This old thread needs more old carbon. I regularly ride my old '94 Trek 2120. I've put 560km on it so far this year and recently upgraded it to 10 speed.


----------



## zipp2001 (Feb 24, 2007)

Both from 1993, I had a third but sold it 2 years ago. My youngest son now has the black one and I'll be turning it into a belt driven fixie for him later this year. These have been daily driver's since i've had them, and I rotate them every 3 to 4 years. The flamed one in the photo is built up and I have been riding it for the last year.


----------



## krustyone (Apr 13, 2010)

Kenacycle said:


> I had a Giant Cadex 980c back in 1991. It was one of the first more affordable carbon bikes at the time.
> 
> I hadn't even ridden it much before it was put in storage for a good 14 years. I sold it two years ago


That is really neat, now I want one


----------



## Oxtox (Aug 16, 2006)

251 said:


> This old thread needs more old carbon.


just put 65 more miles this week on the '94 Specialized Allez Epic that I bought new in 1996...so, it's either 18 or 16 years old, depending on when you want to start counting.

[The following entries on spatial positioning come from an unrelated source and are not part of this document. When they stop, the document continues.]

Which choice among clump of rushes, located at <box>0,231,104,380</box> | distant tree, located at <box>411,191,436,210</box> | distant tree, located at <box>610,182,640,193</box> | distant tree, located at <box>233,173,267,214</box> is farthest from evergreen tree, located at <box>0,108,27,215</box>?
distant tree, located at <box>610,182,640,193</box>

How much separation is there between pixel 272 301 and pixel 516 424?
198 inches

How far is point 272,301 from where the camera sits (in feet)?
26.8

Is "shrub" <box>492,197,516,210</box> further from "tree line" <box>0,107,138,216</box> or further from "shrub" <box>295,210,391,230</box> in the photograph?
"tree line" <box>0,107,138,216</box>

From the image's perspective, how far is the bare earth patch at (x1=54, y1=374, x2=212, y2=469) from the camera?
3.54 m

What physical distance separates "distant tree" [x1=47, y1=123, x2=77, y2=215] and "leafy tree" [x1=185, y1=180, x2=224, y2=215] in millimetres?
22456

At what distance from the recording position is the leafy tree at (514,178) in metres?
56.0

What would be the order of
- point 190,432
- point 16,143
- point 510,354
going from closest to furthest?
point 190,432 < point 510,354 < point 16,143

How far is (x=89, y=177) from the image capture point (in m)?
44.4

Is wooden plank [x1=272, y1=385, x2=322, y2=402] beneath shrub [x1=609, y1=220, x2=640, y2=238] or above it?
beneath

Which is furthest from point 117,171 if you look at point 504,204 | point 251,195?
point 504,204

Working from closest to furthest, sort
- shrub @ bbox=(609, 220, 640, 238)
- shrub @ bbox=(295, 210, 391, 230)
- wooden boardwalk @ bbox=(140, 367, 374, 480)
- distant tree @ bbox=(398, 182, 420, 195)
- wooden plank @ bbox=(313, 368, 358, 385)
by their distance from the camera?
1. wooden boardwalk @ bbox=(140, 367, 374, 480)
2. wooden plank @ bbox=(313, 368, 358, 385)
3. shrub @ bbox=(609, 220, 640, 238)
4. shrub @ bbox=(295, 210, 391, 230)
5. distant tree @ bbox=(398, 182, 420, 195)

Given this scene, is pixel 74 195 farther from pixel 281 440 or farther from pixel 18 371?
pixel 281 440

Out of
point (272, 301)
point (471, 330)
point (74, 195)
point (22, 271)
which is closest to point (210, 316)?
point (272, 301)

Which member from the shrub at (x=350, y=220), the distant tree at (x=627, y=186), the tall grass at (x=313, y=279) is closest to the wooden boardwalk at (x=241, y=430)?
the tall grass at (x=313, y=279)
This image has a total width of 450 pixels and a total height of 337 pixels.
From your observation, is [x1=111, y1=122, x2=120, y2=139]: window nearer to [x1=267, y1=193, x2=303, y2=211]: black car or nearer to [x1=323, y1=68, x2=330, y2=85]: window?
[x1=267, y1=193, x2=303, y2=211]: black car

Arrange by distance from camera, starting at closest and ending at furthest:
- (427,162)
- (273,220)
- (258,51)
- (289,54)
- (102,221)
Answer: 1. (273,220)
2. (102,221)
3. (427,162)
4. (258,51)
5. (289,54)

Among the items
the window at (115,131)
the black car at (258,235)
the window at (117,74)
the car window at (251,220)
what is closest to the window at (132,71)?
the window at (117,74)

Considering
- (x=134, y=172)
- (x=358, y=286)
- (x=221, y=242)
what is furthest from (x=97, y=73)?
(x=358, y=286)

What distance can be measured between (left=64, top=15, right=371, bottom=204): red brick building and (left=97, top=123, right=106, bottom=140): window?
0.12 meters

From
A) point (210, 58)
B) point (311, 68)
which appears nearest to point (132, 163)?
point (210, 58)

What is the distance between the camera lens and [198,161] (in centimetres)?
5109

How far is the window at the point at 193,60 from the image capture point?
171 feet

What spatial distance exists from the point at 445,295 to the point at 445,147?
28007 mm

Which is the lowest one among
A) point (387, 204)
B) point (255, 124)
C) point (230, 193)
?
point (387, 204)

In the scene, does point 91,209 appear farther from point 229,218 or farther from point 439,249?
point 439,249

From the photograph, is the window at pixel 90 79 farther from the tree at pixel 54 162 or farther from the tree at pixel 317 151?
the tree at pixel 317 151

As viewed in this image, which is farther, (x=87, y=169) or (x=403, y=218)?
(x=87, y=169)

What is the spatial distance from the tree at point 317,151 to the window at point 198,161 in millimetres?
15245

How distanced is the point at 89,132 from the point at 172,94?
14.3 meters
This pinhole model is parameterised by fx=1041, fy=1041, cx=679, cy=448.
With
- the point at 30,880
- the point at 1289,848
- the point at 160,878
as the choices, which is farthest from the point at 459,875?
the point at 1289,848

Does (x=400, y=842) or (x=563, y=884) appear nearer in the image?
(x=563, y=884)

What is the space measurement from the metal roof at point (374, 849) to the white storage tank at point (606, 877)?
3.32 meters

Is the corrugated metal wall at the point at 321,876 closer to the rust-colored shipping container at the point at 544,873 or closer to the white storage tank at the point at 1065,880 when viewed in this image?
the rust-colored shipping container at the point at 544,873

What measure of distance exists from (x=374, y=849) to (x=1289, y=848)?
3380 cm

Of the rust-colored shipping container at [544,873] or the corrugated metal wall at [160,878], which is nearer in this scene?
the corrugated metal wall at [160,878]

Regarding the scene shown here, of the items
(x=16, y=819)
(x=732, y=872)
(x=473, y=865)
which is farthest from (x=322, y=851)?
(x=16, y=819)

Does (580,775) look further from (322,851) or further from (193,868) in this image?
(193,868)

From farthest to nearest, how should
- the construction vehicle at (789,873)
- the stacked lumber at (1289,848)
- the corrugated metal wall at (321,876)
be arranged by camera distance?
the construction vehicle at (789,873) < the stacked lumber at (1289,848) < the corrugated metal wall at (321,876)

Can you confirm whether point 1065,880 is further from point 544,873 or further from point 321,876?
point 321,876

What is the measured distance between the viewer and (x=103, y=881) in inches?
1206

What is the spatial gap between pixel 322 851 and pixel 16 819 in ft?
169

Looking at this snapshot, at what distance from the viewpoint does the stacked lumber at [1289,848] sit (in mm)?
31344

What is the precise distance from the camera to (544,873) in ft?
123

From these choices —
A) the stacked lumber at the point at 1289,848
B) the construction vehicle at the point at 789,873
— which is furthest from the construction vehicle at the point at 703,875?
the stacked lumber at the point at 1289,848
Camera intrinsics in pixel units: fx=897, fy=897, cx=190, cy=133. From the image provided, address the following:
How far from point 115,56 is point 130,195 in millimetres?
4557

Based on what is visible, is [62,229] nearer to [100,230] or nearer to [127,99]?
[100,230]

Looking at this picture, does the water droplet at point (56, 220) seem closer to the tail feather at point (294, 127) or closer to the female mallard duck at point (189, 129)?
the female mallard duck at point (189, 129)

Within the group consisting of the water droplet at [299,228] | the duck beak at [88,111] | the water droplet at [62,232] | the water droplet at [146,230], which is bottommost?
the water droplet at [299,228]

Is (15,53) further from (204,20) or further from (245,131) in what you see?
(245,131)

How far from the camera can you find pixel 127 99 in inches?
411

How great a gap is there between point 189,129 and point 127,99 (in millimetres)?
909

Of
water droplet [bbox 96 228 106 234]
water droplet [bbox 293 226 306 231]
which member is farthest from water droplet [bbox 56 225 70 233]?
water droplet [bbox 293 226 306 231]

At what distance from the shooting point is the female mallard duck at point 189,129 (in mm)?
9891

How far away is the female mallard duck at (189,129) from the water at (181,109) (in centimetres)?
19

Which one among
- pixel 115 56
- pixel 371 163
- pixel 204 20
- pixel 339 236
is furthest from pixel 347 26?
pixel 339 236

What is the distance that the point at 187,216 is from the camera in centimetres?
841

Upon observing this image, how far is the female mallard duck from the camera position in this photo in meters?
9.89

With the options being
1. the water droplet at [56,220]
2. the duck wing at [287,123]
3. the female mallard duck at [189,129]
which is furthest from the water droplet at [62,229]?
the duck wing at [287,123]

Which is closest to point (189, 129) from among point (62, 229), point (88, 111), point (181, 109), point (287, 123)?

all original DA-8 STI. only changes are a Flite saddle, newer DA pedals, and some Mavic OPs.

please excuse the uber-crappy pic taken with my dumbphone.


----------



## Kodi Crescent (Aug 3, 2011)

Arginine said:


> Until I sold it last year, I had a Specialized Epic Comp that must have been from the early 90's. I bought it used and rode it for about three years, before buying a new bike. It certainly seemed old, judging by the look of the Ultegra components, but it was sturdy and solid and rode well. The guy I sold it to is still riding it.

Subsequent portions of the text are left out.